■ What you have to do
Take the data below and filter it for lines containing the word "scientific"; show each line found.

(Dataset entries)
────────────────

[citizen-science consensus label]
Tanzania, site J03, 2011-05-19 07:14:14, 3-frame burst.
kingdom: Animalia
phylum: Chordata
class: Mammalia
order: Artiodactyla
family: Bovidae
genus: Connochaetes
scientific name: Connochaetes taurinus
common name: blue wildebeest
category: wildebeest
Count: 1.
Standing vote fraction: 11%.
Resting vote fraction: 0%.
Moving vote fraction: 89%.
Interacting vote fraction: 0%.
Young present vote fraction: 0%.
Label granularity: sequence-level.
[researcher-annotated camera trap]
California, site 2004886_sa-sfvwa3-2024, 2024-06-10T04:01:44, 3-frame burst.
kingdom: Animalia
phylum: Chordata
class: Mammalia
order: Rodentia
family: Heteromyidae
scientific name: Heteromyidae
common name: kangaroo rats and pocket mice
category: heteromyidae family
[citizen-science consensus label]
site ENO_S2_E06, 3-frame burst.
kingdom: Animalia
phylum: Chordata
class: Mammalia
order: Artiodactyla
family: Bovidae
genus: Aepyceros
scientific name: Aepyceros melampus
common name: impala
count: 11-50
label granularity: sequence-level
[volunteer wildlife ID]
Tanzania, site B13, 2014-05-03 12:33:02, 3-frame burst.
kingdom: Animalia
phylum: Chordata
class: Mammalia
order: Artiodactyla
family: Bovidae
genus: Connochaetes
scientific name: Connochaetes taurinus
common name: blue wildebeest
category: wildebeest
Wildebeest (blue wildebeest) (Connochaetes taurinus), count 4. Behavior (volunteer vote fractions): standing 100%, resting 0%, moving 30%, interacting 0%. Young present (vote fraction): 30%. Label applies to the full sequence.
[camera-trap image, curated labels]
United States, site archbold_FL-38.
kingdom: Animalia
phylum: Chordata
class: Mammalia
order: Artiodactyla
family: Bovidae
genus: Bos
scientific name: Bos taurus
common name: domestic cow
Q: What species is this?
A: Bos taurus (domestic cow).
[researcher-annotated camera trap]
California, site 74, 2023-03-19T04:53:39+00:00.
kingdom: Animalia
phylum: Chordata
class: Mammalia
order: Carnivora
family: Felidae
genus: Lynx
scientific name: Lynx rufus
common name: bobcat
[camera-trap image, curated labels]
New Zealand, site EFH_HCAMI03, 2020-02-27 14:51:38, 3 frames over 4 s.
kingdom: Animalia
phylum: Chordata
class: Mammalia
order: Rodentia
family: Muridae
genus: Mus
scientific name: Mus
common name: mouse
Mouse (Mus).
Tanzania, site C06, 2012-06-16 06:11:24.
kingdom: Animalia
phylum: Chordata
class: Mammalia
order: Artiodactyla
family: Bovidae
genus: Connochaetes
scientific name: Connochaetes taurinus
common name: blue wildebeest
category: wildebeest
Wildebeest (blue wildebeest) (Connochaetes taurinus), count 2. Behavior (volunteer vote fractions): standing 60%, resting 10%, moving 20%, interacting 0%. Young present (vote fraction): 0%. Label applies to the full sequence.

────────────────

■ Task answer
scientific name: Connochaetes taurinus
scientific name: Heteromyidae
scientific name: Aepyceros melampus
scientific name: Connochaetes taurinus
scientific name: Bos taurus
scientific name: Lynx rufus
scientific name: Mus
scientific name: Connochaetes taurinus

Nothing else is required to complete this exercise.